I totally disagree with the title, actually the very essence of BTC survived: if you have your funds in your wallet you DO NOT lose them, no matter what.
You miss the point of OP.  The bitcoin protocol didn't get hurt, the potential of bitcoin being adopted by the general public got hurt.  Amazed to see so many bitcoiners miss this fundamental point.  If the general public does not adopt bitcoin, it's just a bunch of guys like you and me sitting in a room with their bitcoins looking at each other saying "god, isn't bitcoin great?"  Unless there is mass adoption, bitcoin will eventually wither away.

I agree 100%.  Didn't anybody see the news about how Overstock.com, TigerDirect.com, The D casino hotel, Golden Gate casino hotel, Wordpress, reddit, and hundreds of other merchants have decided to no longer accept bitcoins for payment because of the collapse of MtGox?

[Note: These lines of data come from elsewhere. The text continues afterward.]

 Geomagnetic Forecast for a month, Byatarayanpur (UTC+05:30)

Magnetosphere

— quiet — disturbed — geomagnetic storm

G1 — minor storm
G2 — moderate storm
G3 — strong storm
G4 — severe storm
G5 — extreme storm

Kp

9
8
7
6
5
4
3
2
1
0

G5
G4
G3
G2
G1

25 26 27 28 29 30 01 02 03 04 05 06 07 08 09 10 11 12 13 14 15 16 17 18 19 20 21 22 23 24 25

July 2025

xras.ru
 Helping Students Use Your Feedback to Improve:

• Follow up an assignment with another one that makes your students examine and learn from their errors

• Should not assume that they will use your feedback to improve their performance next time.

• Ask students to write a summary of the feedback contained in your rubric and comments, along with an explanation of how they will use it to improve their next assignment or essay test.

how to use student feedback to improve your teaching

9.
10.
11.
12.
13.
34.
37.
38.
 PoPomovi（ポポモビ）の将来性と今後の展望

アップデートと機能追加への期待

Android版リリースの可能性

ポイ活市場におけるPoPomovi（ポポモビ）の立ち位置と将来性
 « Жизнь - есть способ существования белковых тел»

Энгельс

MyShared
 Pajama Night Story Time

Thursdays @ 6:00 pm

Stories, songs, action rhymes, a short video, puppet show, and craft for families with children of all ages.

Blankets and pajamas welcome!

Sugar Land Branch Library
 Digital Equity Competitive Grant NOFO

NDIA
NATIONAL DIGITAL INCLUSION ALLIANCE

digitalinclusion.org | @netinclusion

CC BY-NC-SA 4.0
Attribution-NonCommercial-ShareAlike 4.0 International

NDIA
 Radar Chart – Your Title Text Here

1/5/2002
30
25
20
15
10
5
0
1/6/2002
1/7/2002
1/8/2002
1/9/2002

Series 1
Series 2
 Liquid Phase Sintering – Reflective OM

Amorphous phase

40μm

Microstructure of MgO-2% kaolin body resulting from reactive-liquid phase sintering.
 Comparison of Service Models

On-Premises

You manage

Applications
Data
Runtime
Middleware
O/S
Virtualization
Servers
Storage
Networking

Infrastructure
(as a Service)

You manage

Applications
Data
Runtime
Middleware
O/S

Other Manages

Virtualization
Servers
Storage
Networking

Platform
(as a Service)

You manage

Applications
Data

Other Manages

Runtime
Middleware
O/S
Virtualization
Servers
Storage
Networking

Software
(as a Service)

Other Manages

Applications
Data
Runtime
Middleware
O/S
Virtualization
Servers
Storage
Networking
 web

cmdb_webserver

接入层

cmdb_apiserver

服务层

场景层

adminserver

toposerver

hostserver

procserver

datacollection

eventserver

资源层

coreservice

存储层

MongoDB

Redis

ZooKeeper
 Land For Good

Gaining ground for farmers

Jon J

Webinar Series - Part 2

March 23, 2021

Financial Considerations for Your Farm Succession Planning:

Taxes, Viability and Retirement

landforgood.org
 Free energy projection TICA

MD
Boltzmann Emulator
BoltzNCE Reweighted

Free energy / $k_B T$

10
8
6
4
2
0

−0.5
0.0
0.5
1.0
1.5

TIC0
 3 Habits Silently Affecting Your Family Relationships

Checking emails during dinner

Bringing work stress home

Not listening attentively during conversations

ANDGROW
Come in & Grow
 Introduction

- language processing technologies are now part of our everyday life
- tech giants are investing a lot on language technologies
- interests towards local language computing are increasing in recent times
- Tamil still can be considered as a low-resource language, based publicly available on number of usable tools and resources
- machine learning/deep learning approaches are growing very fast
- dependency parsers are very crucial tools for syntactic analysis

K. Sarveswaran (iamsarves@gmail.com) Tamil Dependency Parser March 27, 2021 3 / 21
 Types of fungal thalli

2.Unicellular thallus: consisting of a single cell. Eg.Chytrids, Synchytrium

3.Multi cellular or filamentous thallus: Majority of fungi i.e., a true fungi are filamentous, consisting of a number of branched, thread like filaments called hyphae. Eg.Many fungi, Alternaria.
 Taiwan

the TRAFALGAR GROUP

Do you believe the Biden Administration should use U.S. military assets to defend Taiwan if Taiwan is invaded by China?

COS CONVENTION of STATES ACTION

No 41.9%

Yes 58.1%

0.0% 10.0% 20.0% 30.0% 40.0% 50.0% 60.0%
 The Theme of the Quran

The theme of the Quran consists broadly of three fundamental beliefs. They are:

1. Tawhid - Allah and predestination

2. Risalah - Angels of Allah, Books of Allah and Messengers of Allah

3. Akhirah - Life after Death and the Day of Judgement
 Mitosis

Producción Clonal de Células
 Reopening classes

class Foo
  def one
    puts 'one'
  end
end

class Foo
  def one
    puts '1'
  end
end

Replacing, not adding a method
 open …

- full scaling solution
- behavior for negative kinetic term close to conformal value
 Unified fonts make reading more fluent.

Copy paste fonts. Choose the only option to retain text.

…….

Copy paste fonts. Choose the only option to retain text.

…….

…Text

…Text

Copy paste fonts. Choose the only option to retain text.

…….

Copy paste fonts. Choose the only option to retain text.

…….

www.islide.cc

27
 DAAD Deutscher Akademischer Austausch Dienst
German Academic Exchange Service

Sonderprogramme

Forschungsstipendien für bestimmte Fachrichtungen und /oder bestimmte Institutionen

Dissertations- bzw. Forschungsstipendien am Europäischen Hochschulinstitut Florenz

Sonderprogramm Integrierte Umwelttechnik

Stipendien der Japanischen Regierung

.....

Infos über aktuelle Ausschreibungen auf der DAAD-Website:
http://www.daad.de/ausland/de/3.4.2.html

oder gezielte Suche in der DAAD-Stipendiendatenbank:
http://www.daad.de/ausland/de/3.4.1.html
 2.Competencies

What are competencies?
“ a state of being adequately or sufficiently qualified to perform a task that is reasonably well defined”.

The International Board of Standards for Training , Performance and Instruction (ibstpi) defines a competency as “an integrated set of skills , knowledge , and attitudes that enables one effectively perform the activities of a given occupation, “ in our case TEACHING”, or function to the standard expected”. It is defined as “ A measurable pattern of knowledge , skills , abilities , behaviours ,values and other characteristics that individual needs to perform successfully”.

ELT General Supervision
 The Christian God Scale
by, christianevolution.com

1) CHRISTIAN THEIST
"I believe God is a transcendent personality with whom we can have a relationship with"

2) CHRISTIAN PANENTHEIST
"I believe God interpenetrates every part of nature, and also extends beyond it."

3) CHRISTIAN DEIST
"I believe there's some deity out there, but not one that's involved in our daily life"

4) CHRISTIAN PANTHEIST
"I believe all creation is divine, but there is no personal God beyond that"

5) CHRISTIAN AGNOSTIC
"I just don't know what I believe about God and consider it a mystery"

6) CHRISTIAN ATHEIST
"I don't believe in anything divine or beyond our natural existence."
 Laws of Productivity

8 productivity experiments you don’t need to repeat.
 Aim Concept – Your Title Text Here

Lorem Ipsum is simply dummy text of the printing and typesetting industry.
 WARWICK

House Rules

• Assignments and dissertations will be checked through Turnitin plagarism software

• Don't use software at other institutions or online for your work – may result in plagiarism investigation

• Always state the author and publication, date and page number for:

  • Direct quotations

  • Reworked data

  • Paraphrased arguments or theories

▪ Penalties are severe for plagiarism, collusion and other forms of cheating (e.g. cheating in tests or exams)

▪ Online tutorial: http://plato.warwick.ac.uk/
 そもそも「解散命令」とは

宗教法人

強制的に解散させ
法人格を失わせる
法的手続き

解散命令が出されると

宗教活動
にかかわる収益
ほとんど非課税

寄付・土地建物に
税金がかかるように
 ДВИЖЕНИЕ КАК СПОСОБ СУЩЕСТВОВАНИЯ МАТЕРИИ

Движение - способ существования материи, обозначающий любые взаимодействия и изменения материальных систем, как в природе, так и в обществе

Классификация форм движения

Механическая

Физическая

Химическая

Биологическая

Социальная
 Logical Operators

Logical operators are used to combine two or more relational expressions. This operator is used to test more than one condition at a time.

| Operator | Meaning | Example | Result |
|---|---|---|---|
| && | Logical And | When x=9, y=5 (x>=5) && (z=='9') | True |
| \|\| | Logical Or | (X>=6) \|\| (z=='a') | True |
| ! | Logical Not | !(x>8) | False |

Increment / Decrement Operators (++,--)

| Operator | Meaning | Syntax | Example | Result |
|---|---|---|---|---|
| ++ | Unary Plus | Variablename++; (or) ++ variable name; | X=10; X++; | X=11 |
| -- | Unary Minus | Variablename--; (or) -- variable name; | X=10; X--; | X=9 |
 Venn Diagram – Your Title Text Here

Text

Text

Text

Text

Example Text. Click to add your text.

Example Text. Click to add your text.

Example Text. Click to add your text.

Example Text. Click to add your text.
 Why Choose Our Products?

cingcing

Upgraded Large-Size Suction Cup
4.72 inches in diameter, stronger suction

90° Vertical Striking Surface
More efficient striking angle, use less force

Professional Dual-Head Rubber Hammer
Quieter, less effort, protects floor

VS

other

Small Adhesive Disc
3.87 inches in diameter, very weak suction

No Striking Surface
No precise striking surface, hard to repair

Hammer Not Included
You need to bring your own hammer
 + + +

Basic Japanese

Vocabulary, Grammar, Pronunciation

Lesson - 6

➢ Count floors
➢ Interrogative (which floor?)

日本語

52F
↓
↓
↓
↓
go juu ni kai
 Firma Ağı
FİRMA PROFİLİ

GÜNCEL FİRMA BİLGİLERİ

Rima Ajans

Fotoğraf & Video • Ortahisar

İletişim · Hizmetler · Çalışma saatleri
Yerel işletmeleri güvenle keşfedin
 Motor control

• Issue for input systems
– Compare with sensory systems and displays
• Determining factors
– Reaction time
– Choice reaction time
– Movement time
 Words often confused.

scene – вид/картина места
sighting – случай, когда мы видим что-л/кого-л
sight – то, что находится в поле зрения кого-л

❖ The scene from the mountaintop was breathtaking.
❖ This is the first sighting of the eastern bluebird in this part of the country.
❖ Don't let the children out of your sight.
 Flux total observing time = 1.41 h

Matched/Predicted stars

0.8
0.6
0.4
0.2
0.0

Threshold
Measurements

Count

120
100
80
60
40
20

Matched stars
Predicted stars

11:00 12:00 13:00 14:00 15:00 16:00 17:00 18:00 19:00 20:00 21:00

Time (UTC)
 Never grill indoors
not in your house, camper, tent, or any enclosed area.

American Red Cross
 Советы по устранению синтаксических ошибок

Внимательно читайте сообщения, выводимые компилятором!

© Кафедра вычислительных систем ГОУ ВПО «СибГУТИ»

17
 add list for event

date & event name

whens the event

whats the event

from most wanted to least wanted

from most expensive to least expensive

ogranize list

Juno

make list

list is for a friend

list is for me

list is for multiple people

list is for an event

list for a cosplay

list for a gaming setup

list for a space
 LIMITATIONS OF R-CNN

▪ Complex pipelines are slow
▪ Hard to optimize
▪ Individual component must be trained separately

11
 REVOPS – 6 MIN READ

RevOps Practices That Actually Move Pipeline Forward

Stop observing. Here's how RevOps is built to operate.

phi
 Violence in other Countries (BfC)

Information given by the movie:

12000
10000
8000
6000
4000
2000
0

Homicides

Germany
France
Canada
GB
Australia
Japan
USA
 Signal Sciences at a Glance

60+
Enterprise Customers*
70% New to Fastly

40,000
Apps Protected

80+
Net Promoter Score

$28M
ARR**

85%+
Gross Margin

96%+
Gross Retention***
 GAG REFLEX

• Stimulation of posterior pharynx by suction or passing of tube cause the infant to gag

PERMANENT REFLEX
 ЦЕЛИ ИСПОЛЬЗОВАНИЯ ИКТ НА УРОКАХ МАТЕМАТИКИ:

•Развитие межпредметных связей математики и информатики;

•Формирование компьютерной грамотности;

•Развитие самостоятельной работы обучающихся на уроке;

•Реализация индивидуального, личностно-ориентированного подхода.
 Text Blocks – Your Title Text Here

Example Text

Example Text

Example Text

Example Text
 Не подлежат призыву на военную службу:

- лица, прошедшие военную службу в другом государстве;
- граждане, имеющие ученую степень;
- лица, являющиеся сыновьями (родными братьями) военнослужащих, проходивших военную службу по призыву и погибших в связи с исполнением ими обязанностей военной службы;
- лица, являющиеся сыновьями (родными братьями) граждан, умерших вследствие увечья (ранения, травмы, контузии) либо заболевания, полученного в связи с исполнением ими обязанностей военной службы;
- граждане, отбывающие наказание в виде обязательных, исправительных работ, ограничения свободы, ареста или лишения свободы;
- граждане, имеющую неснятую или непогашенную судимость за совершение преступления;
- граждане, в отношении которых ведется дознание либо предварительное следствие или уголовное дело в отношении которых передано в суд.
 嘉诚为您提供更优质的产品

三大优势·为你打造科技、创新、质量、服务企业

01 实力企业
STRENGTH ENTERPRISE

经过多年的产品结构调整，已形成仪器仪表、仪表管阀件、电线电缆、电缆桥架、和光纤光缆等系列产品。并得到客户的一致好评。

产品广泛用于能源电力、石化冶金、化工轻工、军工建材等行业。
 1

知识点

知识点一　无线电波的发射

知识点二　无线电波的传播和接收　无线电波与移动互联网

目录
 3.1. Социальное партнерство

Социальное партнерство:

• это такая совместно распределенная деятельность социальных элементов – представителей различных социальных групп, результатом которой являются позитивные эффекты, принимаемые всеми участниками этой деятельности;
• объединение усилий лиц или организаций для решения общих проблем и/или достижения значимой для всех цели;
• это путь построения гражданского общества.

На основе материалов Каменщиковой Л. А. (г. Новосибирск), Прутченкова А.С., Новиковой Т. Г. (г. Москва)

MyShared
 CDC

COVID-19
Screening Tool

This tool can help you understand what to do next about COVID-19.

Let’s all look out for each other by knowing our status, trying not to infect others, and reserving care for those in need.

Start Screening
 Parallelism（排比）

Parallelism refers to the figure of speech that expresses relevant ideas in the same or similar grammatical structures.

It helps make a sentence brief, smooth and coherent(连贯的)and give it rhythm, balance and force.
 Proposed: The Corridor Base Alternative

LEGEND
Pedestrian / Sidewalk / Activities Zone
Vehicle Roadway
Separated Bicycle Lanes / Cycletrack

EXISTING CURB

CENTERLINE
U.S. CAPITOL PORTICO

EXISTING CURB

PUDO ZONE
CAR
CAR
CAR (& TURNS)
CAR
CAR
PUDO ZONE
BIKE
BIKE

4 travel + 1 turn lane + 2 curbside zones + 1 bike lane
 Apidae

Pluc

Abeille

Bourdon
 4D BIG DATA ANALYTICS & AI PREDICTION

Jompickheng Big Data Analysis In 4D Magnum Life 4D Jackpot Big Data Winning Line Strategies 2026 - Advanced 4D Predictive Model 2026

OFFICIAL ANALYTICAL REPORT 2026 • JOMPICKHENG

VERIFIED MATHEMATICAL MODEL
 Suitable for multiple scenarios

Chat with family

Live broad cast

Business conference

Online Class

Just look at the huge sell off at all the other exchanges.  Since MtGox shut down, there have been so many in the general public that have decided that they no longer want to hold these toxic bitcoins, that the exchange rate has crashed from a high of $400 thirty-seven hours ago (when Gox disappeared) to a low of only $610 a bit more than ten hours ago.

That's a drop of 52.5% in the period of one day after Gox disappeared! (drop? rise? I get those two mixed up, but you see my point, right?)